The New Yorker Magazine this week features a review of two investment classics, Benjamin Graham’s The Intelligent Investor and Burton Malkiel’s A Random Walk Down Wall Street. Benjamin Graham, one of the teachers of billionaire investor Warren Buffert, comes down on the side of financial entrepreneurship. Based on simple mathematical models using the future profits of a business, he provided analytical methods for estimating the “intrinsic value” of its securities - the price that an informed investor would pay to purchase the asset. The intelligent investor will apply Graham’s methods to company financials, looking for bargains: companies selling for less than their intrinsic value.

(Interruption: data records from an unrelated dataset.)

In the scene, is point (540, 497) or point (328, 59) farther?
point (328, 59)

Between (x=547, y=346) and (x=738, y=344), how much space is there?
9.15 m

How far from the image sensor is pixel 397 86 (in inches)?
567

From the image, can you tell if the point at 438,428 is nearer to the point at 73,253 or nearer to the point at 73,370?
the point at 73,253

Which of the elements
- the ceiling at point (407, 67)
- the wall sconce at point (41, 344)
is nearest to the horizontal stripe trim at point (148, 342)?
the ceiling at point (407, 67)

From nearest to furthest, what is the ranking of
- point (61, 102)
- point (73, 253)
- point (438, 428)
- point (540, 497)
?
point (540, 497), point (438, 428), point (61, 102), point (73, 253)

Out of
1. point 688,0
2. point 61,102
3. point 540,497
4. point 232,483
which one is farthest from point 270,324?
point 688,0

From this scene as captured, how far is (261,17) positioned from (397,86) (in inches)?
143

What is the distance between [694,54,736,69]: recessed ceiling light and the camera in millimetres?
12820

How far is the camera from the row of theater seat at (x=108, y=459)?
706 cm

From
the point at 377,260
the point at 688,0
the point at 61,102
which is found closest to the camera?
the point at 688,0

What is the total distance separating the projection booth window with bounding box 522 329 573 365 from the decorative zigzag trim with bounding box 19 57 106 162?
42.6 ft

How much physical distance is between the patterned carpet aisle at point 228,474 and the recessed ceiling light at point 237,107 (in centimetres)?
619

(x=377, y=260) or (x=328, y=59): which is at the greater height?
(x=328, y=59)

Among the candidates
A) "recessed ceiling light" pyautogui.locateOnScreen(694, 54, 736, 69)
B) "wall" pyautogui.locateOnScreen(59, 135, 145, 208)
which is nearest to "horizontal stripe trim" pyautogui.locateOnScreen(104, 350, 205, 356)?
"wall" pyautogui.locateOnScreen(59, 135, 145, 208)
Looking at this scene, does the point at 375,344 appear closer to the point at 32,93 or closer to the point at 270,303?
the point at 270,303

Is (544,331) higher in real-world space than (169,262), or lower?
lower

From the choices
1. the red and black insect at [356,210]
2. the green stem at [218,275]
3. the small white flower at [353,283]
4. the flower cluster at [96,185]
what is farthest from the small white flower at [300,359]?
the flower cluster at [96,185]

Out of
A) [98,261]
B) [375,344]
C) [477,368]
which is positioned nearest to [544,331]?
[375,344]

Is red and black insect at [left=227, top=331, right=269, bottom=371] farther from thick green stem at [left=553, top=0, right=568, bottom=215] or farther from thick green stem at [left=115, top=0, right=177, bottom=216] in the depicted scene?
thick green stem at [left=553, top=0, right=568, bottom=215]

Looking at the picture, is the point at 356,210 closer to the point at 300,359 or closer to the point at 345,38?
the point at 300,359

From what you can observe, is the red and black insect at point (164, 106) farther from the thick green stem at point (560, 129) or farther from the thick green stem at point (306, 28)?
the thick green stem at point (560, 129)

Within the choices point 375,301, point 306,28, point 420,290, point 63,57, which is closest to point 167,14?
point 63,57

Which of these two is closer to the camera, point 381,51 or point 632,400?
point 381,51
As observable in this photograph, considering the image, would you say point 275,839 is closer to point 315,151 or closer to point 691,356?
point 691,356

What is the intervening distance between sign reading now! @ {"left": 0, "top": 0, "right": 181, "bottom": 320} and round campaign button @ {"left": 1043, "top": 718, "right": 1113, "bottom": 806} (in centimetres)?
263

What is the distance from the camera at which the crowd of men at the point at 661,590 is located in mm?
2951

According to the Austrian school, profit opportunities always exist somewhere, no less in the financial markets, because in a constantly changing world prices can never all converge to their equilibrium values. However, modern finance would dispute this. According to the Efficient Market Hypothesis, securities prices always and at all times are trading at a value that incorporates the best judgement of the most informed investors, taking into account all relevant information. This view is expounded by academic finance professor Burton Malkiel in his book. All that effort that Warren Buffet spent investing in companies was a waste of time, according to Malkiel, because individual investors cannot profit from the purchase and sale of securites. Better to just buy a passively managed mututal fund that tracks the S&P 500 and benefit from the gradual appreciation of stocks over time. Never mind that Malkiel himself owns actively managed mutual funds.
The New Yorker article concludes with a discussion of the emerging field of behavioral finance, that is attempting to study and quantify some of the more stable patterns that have occurred in securities prices, and Malkiel’s response.